Task objective » State how many lines of the records below contain the string "технол", and give only that number. Case counts.

┄┄┄┄┄┄

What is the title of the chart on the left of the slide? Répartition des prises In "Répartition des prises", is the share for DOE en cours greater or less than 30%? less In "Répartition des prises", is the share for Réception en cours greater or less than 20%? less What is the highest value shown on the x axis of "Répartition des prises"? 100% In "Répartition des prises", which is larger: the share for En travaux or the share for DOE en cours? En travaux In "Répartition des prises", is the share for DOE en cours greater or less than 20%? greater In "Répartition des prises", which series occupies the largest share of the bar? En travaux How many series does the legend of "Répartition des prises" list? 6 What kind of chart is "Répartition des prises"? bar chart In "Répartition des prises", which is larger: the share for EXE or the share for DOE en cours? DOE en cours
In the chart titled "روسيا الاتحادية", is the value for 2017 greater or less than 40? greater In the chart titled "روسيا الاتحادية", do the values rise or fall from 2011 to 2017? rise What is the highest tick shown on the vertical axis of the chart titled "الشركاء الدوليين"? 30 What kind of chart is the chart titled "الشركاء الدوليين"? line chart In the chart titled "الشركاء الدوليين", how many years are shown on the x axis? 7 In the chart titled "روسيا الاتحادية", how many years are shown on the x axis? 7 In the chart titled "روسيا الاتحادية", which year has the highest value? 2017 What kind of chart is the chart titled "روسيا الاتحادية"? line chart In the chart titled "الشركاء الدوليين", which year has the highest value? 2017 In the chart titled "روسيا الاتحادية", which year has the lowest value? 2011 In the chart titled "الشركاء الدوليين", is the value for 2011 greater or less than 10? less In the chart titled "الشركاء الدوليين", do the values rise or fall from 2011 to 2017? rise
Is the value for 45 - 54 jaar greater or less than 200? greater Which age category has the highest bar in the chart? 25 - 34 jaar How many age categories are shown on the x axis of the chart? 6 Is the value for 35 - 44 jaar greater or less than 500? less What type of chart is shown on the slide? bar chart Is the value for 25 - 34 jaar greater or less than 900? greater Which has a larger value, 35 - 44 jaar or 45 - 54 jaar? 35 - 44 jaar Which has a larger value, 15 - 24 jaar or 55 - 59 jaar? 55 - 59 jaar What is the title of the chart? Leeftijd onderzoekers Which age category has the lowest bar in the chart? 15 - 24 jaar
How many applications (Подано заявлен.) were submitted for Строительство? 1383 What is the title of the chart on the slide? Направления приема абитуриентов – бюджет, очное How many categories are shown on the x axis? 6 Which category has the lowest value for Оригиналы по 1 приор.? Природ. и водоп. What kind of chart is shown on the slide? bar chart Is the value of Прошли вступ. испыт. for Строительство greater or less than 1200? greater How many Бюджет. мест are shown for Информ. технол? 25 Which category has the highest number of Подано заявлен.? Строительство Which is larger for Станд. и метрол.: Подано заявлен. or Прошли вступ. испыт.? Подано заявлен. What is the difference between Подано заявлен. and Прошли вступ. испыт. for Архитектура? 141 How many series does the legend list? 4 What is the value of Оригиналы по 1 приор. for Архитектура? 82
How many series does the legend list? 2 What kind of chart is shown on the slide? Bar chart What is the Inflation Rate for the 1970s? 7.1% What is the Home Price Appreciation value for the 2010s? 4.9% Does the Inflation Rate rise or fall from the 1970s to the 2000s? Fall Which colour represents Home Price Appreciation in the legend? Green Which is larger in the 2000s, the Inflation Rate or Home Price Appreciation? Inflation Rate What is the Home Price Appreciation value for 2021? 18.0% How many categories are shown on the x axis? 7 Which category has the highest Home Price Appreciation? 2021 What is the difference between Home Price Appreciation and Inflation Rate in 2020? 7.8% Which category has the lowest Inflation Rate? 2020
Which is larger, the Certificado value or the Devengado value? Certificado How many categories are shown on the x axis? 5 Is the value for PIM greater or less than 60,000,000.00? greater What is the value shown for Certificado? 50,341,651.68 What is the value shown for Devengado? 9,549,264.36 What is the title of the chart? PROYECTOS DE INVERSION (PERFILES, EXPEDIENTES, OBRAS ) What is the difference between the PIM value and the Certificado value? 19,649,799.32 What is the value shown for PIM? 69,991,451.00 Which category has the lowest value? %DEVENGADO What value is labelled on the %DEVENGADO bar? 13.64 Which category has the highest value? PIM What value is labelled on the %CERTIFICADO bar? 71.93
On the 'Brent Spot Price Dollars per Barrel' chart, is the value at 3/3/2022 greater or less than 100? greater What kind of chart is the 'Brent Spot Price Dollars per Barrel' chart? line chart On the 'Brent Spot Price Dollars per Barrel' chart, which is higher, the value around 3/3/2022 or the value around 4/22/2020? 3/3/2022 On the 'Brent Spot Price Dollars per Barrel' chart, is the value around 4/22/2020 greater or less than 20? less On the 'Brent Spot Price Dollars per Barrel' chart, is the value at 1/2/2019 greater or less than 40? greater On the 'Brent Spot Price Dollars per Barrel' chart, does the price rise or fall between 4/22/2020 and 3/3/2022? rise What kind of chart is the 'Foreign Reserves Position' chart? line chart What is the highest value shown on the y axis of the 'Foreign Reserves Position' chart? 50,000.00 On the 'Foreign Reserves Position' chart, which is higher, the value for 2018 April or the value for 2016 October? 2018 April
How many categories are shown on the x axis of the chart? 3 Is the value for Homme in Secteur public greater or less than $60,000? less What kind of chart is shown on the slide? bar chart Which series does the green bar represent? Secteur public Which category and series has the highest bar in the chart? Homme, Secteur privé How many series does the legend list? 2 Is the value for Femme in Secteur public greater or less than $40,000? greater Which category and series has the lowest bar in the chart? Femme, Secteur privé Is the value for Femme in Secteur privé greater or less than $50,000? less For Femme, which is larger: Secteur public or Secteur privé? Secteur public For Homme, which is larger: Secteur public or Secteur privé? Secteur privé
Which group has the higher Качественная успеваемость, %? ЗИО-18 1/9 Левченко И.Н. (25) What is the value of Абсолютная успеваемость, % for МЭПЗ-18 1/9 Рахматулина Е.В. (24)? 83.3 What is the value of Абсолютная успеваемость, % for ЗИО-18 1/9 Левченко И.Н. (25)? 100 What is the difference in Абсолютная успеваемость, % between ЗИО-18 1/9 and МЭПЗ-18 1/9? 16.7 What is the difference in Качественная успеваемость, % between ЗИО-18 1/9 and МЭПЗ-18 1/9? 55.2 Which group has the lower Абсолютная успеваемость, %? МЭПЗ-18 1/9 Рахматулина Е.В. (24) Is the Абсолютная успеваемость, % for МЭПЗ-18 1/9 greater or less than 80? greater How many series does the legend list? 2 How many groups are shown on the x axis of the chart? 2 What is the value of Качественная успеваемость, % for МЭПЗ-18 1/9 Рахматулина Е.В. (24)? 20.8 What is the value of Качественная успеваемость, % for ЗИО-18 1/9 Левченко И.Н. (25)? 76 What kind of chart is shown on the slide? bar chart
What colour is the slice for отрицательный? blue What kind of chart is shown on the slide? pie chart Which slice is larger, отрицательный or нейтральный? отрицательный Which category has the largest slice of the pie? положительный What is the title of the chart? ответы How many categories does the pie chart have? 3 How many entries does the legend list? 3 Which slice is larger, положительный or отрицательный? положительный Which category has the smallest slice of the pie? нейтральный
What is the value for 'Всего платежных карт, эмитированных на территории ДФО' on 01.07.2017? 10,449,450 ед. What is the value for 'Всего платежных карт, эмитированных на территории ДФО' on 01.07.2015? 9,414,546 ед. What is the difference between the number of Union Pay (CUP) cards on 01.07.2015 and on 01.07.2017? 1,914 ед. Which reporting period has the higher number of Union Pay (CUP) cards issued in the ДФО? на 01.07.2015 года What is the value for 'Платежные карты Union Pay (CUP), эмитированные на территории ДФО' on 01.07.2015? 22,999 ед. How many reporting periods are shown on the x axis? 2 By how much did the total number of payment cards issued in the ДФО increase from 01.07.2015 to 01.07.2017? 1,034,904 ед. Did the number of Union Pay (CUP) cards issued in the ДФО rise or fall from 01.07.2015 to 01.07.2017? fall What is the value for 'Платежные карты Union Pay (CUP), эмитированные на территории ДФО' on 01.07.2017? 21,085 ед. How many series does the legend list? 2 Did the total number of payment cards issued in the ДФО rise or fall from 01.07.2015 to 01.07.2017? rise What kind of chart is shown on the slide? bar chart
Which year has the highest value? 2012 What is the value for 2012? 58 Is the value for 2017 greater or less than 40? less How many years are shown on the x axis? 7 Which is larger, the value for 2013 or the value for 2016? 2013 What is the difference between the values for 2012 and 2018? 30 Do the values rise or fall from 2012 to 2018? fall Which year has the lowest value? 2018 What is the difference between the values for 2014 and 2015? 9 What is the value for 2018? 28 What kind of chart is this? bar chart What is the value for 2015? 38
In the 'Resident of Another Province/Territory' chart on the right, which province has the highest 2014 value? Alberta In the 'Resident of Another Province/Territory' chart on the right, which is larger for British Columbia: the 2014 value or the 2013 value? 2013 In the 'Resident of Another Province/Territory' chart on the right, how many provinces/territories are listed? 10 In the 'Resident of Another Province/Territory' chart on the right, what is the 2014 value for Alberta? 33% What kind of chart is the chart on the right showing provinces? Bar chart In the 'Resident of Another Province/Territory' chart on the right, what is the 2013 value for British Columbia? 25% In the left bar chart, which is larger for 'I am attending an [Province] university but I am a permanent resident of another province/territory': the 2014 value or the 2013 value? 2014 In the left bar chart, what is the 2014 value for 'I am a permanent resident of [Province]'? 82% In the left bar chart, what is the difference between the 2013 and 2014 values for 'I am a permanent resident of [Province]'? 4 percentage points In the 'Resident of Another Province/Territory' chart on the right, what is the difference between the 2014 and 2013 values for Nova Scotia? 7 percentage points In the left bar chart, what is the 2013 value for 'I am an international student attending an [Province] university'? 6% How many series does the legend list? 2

┄┄┄┄┄┄

Written response » 1